Start of Provided passage

North Korea has invited the International Atomic Energy Agency (IAEA) to return, three years after expelling its nuclear monitors, the agency said. The US said such a move would be welcome but remained critical of the North's missile test plans.
Without disclosing the North's terms, IAEA spokeswoman Gill Tudor said on Monday that it received the invitation on Friday. That was the same day that Pyongyang announced it plans to test a missile by launching a satellite, a move that Washington has suggested could jeopardize a nuclear moratorium deal reached with the United States last month.
IAEA's announcement of the overture from the North came just hours after Ri Yong Ho, a senior North Korean nuclear negotiator, said Pyongyang was sending invitations to agency inspectors as part of implementing the moratorium agreement.
US State Department spokeswoman Victoria Nuland said Washington had not been told of a formal invitation to the IAEA from the North—but said such a move would be positive, while repeating America's reservations about the planned satellite launch.
“Obviously there's benefit for any access that the IAEA can get,” Nuland told reporters. “But it doesn't change the fact that we would consider a satellite launch a violation not only of their UN obligations but of the commitments they made to us.”
Now in doubt, the deal foresaw hundreds of tons of US food aid to the impoverished North in exchange for a moratorium on missile and nuclear tests, as well as suspending nuclear work at its Yongbyon reactor.
The deal also opened the way for IAEA inspections of the North's nuclear program, which has gone unmonitored since the country asked agency experts at the reactor to leave and restarted its atomic activities three years ago.
The agency did not detail the terms of the invitation to visit North Korea, including whether they would involve an in-country discussion of what IAEA experts could do at nuclear sites, or whether they outlined what the UN nuclear monitors would do at the sites.
“Nothing has been decided yet,” said Tudor, the IAEA spokeswoman, in an email to news organizations. “We will discuss with the DPRK and other parties concerned for the details of the visit,” she said, using the acronym for the North's formal name, the Democratic People's Republic of Korea.

End of Provided passage

→ Tasks:
A. Say whether each statement agrees with the IAEA article, answering yes or no and quoting the deciding words exactly: (i) The IAEA received North Korea's invitation on Friday. (ii) The US State Department had been told of a formal invitation to the IAEA. (iii) The deal offered US food aid in exchange for a moratorium on missile and nuclear tests.
B. Answer these questions from the IAEA article:
(i) At which reactor was North Korea to suspend nuclear work under the deal?
(ii) What position does Ri Yong Ho hold?
(iii) By what means did Tudor give her remarks to news organizations?
C. Reproduce the IAEA article word for word, everything from "Now in doubt, the" down to "three years ago.".

Start of Excerpted records

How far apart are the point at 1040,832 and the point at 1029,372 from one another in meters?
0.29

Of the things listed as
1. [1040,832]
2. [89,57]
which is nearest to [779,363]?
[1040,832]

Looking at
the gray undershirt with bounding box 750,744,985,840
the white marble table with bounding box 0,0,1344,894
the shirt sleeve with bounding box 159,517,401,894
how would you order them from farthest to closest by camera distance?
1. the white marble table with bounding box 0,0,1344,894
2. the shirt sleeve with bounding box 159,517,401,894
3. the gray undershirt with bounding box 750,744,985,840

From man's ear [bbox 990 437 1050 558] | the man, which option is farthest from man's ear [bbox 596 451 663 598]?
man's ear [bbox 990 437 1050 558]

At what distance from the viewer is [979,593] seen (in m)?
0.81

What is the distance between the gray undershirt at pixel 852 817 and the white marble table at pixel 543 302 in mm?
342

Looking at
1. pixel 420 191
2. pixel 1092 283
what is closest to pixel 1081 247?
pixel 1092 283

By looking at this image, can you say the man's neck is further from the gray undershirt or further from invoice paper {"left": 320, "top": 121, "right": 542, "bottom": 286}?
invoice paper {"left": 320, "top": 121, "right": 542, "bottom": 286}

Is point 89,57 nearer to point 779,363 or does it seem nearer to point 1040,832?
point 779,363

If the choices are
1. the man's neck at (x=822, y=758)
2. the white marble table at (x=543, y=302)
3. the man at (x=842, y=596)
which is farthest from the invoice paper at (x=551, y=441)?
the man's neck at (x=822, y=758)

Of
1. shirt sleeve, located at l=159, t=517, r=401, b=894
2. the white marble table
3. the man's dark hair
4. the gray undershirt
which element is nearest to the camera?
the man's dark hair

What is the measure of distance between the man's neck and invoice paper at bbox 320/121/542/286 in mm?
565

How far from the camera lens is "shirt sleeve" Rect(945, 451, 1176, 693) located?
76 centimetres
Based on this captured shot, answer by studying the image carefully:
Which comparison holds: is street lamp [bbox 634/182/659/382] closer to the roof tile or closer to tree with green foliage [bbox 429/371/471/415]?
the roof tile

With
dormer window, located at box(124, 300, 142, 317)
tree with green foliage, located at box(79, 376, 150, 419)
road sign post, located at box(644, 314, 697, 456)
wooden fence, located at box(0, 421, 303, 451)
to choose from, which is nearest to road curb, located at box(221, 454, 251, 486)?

End of Excerpted records
Start of Excerpted records

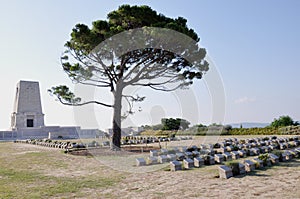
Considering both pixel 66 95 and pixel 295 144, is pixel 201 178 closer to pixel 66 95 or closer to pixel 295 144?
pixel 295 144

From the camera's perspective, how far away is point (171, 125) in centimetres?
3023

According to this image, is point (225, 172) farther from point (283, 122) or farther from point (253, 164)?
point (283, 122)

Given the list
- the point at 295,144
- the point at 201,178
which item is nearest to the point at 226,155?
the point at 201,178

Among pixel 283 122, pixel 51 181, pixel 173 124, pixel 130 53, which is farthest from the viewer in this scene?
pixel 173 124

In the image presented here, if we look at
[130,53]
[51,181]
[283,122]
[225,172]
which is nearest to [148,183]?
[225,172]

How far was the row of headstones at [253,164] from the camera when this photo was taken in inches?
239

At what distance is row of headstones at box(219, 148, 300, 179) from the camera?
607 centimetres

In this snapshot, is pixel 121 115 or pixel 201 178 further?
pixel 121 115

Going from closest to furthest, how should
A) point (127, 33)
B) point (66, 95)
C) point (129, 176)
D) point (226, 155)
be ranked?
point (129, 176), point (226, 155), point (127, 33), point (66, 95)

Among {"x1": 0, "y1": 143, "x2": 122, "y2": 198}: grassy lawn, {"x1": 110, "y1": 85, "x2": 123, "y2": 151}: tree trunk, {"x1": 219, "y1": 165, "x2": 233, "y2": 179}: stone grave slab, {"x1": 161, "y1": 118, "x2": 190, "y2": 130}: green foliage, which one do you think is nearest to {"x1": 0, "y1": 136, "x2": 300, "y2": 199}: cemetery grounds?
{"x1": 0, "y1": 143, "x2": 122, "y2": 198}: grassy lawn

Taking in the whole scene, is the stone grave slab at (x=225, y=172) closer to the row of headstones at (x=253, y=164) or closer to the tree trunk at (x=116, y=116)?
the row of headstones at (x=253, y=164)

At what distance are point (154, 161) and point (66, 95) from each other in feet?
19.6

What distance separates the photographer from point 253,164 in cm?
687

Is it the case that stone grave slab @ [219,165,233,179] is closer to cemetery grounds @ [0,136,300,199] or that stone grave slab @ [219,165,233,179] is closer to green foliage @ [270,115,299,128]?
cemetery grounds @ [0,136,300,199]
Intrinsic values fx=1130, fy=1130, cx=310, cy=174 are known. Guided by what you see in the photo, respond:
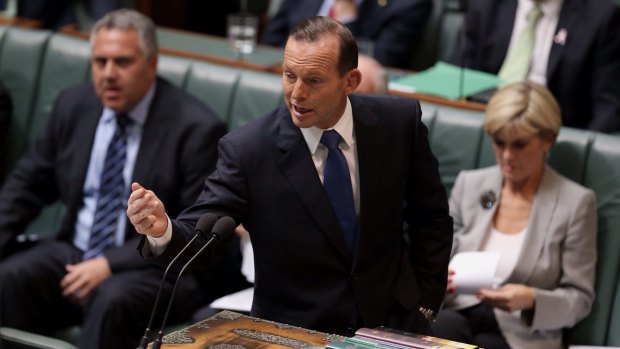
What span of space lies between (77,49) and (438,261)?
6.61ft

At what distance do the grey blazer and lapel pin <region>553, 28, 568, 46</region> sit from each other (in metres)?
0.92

End of Excerpted records

→ Responses for each task:
A.
(i) Yes: "it received the invitation on Friday"
(ii) No: "Washington had not been told of a formal invitation to the IAEA from the North"
(iii) Yes: "hundreds of tons of US food aid to the impoverished North in exchange for a moratorium on missile and nuclear tests"

B.
(i) Yongbyon
(ii) Senior North Korean nuclear negotiator
(iii) An email

C.
Now in doubt, the deal foresaw hundreds of tons of US food aid to the impoverished North in exchange for a moratorium on missile and nuclear tests, as well as suspending nuclear work at its Yongbyon reactor.
The deal also opened the way for IAEA inspections of the North's nuclear program, which has gone unmonitored since the country asked agency experts at the reactor to leave and restarted its atomic activities three years ago.